*** Opening Passage ***

AnalyticDB for MySQL supports the Spark computing engine. This topic describes how to purchase and manage Spark compute nodes.

Description

Spark is a fast and widely used computing engine designed for large-scale data processing. AnalyticDB for MySQL can be combined with Spark to provide capabilities to analyze AnalyticDB for MySQL databases.

Create Spark compute nodes

You can purchase Spark compute nodes after you create AnalyticDB for MySQL clusters.

  1. Log on to the AnalyticDB for MySQL console with an Alibaba Cloud account.
  2. Click the name of the cluster for which you want to create Spark compute nodes.
  3. In the left-side navigation pane, choose Spark > Clusters.
  4. In the Note message, click Create to go to the buy page of Spark clusters.
  5. Set the number of compute nodes and click Buy Now to purchase Spark compute nodes.

*** Closing Passage ***
*** Opening Dataset extract ***

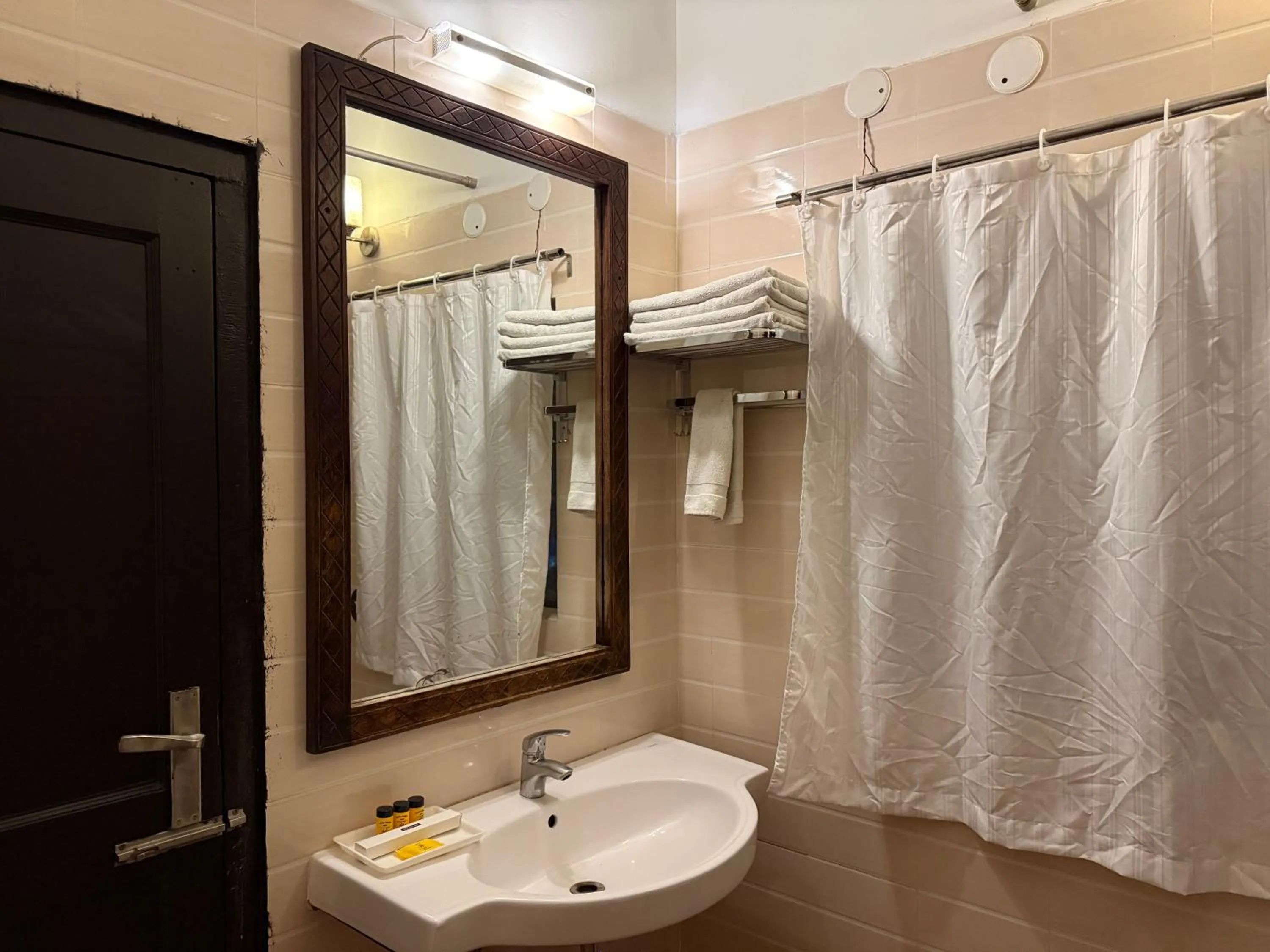 Toilet in Atulya Niwas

*** Closing Dataset extract ***

Resume the page on Spark compute nodes in AnalyticDB for MySQL, picking up after its last sentence. You won't need the lines for this.

◆ **Answer to this exercise**
    Note
    • A maximum of 200 compute nodes can be purchased. You are charged CNY 5.6 per hour for each compute node.
    • When a Spark cluster is being created, features related to Spark and Airflow are disabled.

Manage clusters

  1. Click the name of the cluster for which a Spark cluster is created in the AnalyticDB for MySQL console.
  2. In the left-side navigation pane, choose Spark > Clusters. On the page that appears, the basic information and status of the Spark cluster is displayed.
  3. Click Set UI Access Password to set the UI access username and password. The username and password take effect 3 minutes after they are created.

Manage resources

  1. On the Cluster Information page, choose Spark > Resources.
  2. On the resource management page, upload JAR packages that you edit for a Spark job to an Object Storage Service (OSS) directory and run the job by using the package.
    • Upload File: Upload JAR packages that you edit for a Spark job to an OSS directory.
    • Upload Directory: Batch upload JAR packages in the directory.
    • Create Folder: Create a folder to manage JAR packages that you upload.
    • Delete Resource: Delete JAR packages that are no longer needed.
    Note Uploaded files can be previewed, deleted, or downloaded. You can click Copy Path in the Actions column corresponding to a file to copy its OSS path. The path can be used to set parameters in Airflow scripts.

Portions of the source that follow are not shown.